I can use IContentCacheKeyCreator to create a cache key for some content, and then cache a item using ISynchronizedObjectInstanceCache. If I would change that content via the admin interface, the cached item would be invalidated. However, if the same content would expire (StopPublish is passed) - the cached item is not invalidated. Does anyone know how to handle this?

Nov 10, 2019 15:41

What you can do is create an IInitializableModule that attaches to the contentEvent PublishedContent

You can then check the type of the content expirying and then clear your cache

public class ClearCacheEvents : IInitializableModule
        public void Initialize(InitializationEngine context)
            var contentEvents = ServiceLocator.Current.GetInstance<IContentEvents>();
            contentEvents.PublishedContent += ClearCache;

        private void ClearCache(object sender, EPiServer.ContentEventArgs e)
            if (e.Content is SomeContent)
				//Logic to clear cache
Nov 11, 2019 10:38
Andreas J - Nov 11, 2019 10:42
I don't think the published content event will be triggered neither for expiration or "activation".
Stuart - Nov 11, 2019 10:49
For content that expires I think all you can do is to run a scheduled job that scans for expired content and removes it from the cache

I don't think there is a nice solution for that. What "content" are you caching? Is it possible to check for expired content when you get that cache?

Nov 11, 2019 11:03
Andreas J - Nov 11, 2019 11:12
A combination of CMS content and commerce promotions, which would be costly to fetch everytime. And if I need to check if the content is expired - I think that kind of eliminates the nice benefits of the cache dependencies.

You could check the StopPublish on the cached item. If the StopPublish date is changed, I believe your cache is invalidated.

Nov 11, 2019 11:30
Andreas J - Nov 11, 2019 12:34
I'm not sure I understand. If StopPublish is changed, I would also assume that the cache is invalidated. That's basically what I wrote to begin with. However, what happens when StopPublish is passed and that content expires?

Hi Andreas

A simple fix could be to just set the expiration date and time of your cached object, to the known StopPublish property value (if it is not null).

As Tomas points out, if an editor changes the StopPublish date to something earlier it would be removed from cache anyway. Then next time someone requests it, it is cached again with the new StopPublish value.
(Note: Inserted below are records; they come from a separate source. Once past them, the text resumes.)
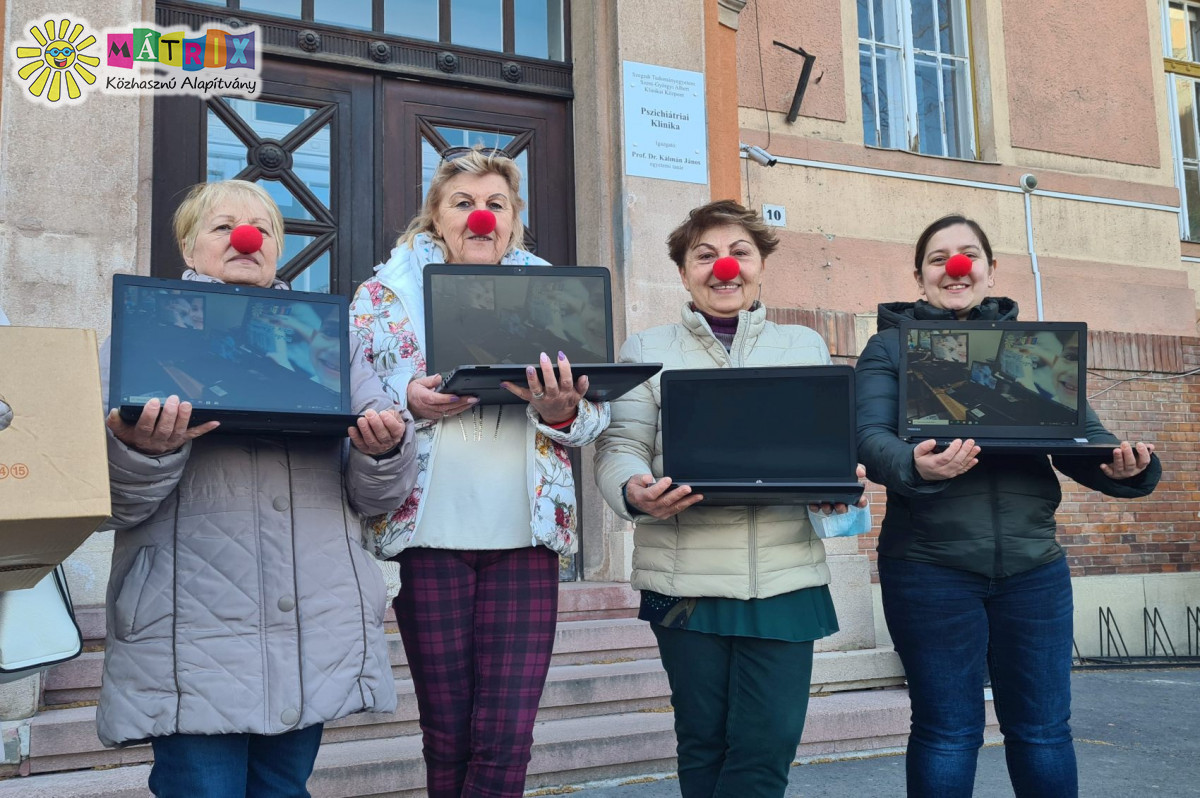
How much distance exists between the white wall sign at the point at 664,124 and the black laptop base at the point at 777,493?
387 centimetres

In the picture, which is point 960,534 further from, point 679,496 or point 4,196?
point 4,196

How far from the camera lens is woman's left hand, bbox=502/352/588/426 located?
2.39 m

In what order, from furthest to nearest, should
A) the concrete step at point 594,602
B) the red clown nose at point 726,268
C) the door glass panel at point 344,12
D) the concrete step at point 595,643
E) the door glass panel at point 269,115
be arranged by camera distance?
the door glass panel at point 344,12 < the door glass panel at point 269,115 < the concrete step at point 594,602 < the concrete step at point 595,643 < the red clown nose at point 726,268

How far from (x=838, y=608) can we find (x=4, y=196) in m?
4.43

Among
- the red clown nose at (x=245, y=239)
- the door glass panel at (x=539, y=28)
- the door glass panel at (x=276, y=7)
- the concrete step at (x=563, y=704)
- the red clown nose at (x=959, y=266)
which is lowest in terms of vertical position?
the concrete step at (x=563, y=704)

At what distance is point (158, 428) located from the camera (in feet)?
6.64

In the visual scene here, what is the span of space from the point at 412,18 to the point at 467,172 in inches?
150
This way you don't need to implement any custom content event handlers, at all.

Nov 11, 2019 12:01
Andreas J - Nov 11, 2019 12:39
So if I would have some dependencies, I would need to find out the effective stop publish date for every dependency and select the "soonest"? Sure, that would probably work but I don't really like that kind of micro management of the publish dates, which otherwise is handled by the framework.
Stefan Holm Olsen - Nov 11, 2019 12:49
Yes, that is the idea. If you have a list of IVersionable instances, you find the earliest StopPublish date and use that. If there is none such values in the list, you decide a default expiration.
You cannot count on Episerver to clear the content object from the cache on content expiration. Being published and being in cache are two different things. Sometimes we need to load the content, no matter if it is published or not. And then it would be great if it was not suddenly removed because a piece of content was scheduled for unpublish.